New study suggests N95 respirators can be safely reprocessed to augment supply in future epidemics
Results from a study published today in the American Journal of Infection Control (AJIC), suggest that a common type of N95 respirator can be safely reprocessed to augment supply during future epidemics. Researchers at Beth Israel Deaconess Medical Center and Massachusetts institute of Technology (MIT) reprocessed respirators using vaporized hydrogen peroxide (VHP), a standard decontamination approach, and found that the devices maintained their function and effectiveness on human subjects with up to 25 cycles of re-use.
N95 respirators are commonly used in hospitals worldwide to protect healthcare personnel from infectious pathogens. During the SARS-CoV-2 pandemic, healthcare facilities experienced shortages of the respirators, forcing personnel to re-use them or resort to less protective alternatives (e.g., facial masks).

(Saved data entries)

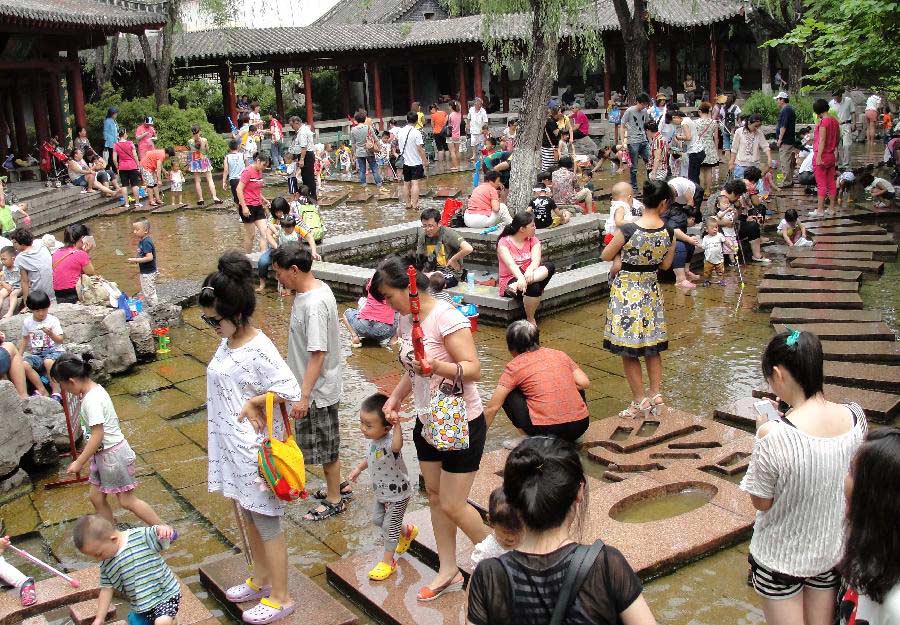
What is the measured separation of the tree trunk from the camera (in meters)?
13.5

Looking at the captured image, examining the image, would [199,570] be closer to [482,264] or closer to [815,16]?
[482,264]

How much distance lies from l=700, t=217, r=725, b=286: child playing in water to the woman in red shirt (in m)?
3.46

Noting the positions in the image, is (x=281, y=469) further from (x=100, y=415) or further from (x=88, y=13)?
(x=88, y=13)

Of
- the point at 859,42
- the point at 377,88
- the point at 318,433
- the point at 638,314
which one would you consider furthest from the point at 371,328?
the point at 377,88

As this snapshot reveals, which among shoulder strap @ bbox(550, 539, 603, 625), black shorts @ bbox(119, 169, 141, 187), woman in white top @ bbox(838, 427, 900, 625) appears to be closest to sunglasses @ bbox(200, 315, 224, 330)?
shoulder strap @ bbox(550, 539, 603, 625)

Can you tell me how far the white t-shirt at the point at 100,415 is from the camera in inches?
215

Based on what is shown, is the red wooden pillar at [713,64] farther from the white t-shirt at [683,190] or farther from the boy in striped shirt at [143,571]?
the boy in striped shirt at [143,571]

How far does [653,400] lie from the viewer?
270 inches

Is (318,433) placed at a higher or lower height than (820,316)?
→ higher

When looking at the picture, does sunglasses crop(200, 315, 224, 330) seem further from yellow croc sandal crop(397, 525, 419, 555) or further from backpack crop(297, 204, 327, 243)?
backpack crop(297, 204, 327, 243)

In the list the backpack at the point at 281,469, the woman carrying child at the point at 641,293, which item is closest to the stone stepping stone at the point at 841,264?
the woman carrying child at the point at 641,293

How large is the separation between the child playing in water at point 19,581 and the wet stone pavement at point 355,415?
1.27 feet

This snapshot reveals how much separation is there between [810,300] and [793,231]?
3.12 metres

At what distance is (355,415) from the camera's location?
7523 mm
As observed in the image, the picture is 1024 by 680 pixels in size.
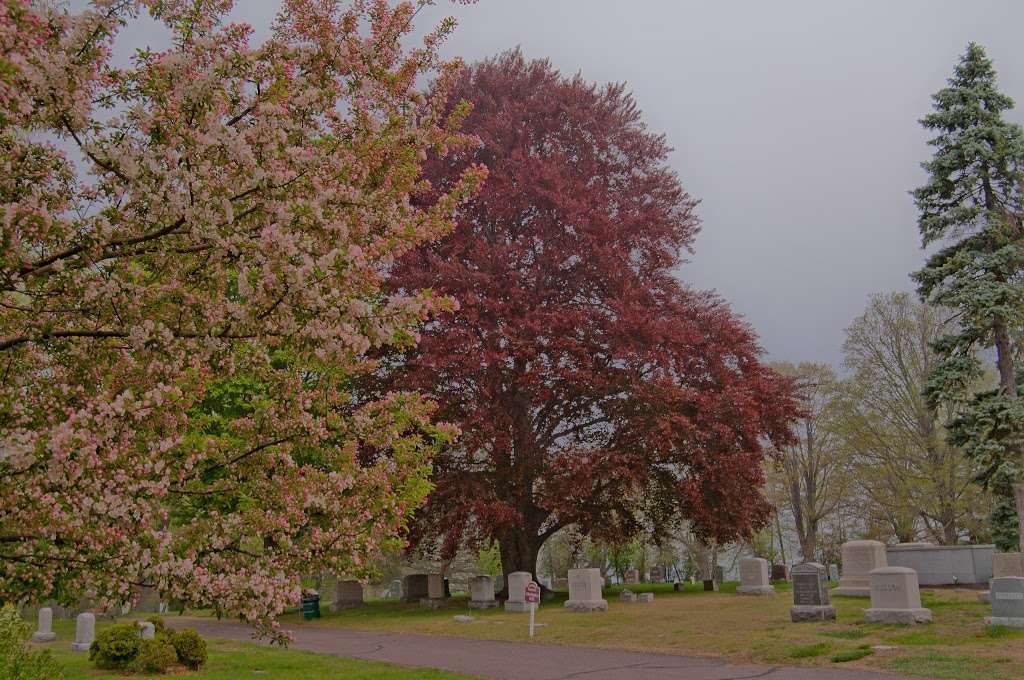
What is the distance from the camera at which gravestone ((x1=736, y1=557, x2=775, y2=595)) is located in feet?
80.9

Required action 1
List every abbreviation that the N95 respirator article gives in parentheses right after the full name it stands for.
Required action 2
Return the passage of the N95 respirator article from "N95 respirators are" to "(e.g., facial masks).", copied word for word.

Task output 1
AJIC
MIT
VHP

Task output 2
N95 respirators are commonly used in hospitals worldwide to protect healthcare personnel from infectious pathogens. During the SARS-CoV-2 pandemic, healthcare facilities experienced shortages of the respirators, forcing personnel to re-use them or resort to less protective alternatives (e.g., facial masks).